In 2012, a Human Rights Impact Assessment conducted by the University of Duisburg-Essen concluded that a large-scale open-pit mine in the context of Tampakan does not fulfill international human rights standards with shortcomings identified in particular with regard to the consultation process with indigenous communities. In response, SMI raised concerns about the assessment's objectivity and criticized the insufficient consideration of the company's perspective.
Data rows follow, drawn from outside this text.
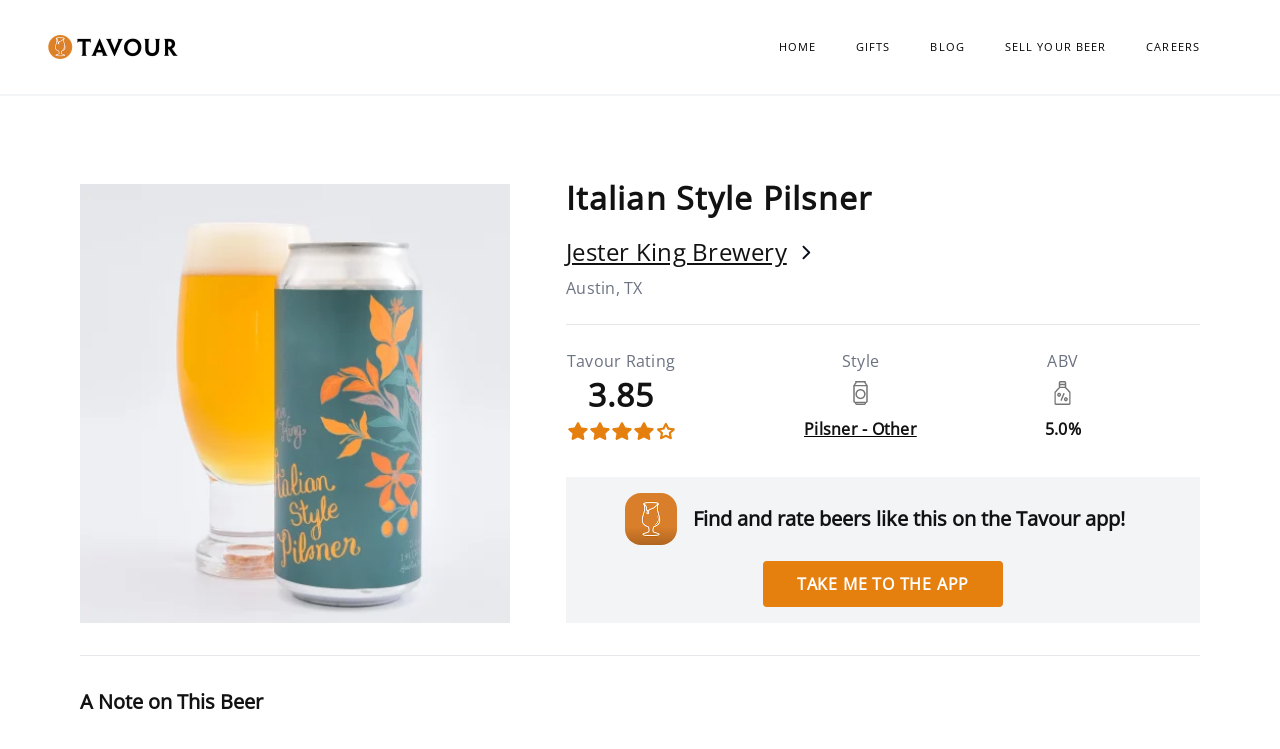

--- FILE ---
content_type: image/svg+xml
request_url: https://www.tavour.com/packs/media/images/star_icon_50-ecd78299d5931dce764e009c4c9e7368.svg
body_size: 370
content:
<svg xmlns="http://www.w3.org/2000/svg" width="14" height="12" fill="none" viewBox="0 0 14 12">
    <path stroke="#E57F0E" stroke-linecap="round" stroke-linejoin="round" stroke-width="1.5" d="M7.205 1.052l1.7 3.292 3.8.531-2.75 2.561.65 3.619-3.4-1.71-3.399 1.71.65-3.619-2.75-2.56 3.8-.532 1.7-3.292z"/>
    <path fill="#E57F0E" stroke="#E57F0E" stroke-linecap="round" stroke-linejoin="round" stroke-width="1.5" d="M3.806 11.055l3.4-1.71V1.053l-1.7 3.292-3.8.531 2.75 2.561-.65 3.619z"/>
</svg>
=== Environmental impact ===

A risk-mapping assessment by the World Resources Institute and the Jesuit Institute of Environmental Science for Social Change (ESSC) found that the Tampakan mine project requires the clearance of 3,935 hectares of forest, which would significantly impact the local ecosystem, including risks to endangered floral and fauna species. In addition, the excavation will break into the aquifer in the area and is very likely to limit the availability and quality of groundwater in the area. Concerns about the project’s environmental impact are also being raised by local advocacy groups, who are petitioning for the ban on open-pit mining to be upheld as the project threatens local food supply, water sources, and the well-being of people. The Davao Association of Catholic Schools also renounces the project over concerns around the threat of contamination to the local river systems. In particular, fear is expressed about a possible recurrence of the Marcopper disaster, where a leak has led to severe impacts on the river system and the health and livelihood of local communities.